Texto de lectura:
┌──

Ella inventó la insignia del populismo: abrir las arcas del Estado para dar, sin control ni medida, haciendo de la beneficencia pública una gran función de Estado envuelta en una formidable parafernalia. Una gran caja chica donde el benefactor también puede meter las manos para su propio beneficio. La caridad con categoría institucional, para atraer la adhesión política de los desposeídos, que al recibir algo despiertan en los demás la esperanza de que también van a ser parte del magnánimo botín, aunque nunca les llegue el turno de recibir una máquina de coser, una cama, una beca, unas bolsas de cemento, un techo de zinc, unas aves de corral, una vaca parida.

En la Fundación Eva Perón, creada en 1948 como una gran maquinaria demagógica de regalar muñecas y triciclos para los niños, muletas y prótesis a los ancianos, bicicletas y cocinas, sin que las estructuras sociales dejaran de ser tan injustas como siempre, está la raíz de todo lo que hemos conocido como socialismo del siglo XXI, multiplicado con creces por Chávez y sus imitadores populistas.

└──

Lo que se pide: Copia el texto sobre la Fundación Eva Perón desde "En la Fundación" hasta "sus imitadores populistas." y reemplaza "muñecas" por "pelotas".

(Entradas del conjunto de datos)
┌──

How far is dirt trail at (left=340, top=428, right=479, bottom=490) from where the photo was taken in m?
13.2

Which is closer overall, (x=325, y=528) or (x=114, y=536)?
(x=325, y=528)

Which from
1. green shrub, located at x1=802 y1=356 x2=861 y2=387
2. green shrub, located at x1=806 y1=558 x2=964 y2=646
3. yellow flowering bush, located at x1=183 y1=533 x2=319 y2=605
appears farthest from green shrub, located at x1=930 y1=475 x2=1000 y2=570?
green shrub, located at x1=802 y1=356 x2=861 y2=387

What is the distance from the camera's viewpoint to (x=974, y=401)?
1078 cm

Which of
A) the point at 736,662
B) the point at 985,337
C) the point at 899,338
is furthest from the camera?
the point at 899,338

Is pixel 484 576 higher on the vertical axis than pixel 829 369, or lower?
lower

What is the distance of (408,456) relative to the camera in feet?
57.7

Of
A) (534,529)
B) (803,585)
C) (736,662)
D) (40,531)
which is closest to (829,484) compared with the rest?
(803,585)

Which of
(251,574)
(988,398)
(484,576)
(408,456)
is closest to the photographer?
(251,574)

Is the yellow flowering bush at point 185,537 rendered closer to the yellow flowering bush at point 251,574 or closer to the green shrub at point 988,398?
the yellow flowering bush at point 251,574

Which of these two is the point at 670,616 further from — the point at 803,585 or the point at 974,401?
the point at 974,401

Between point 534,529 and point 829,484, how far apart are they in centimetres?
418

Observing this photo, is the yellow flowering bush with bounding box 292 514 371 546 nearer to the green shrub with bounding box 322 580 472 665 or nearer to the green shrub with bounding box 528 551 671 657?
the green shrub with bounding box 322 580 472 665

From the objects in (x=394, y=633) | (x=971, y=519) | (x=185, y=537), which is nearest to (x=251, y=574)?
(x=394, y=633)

└──

Respuesta escrita:
En la Fundación Eva Perón, creada en 1948 como una gran maquinaria demagógica de regalar pelotas y triciclos para los niños, muletas y prótesis a los ancianos, bicicletas y cocinas, sin que las estructuras sociales dejaran de ser tan injustas como siempre, está la raíz de todo lo que hemos conocido como socialismo del siglo XXI, multiplicado con creces por Chávez y sus imitadores populistas.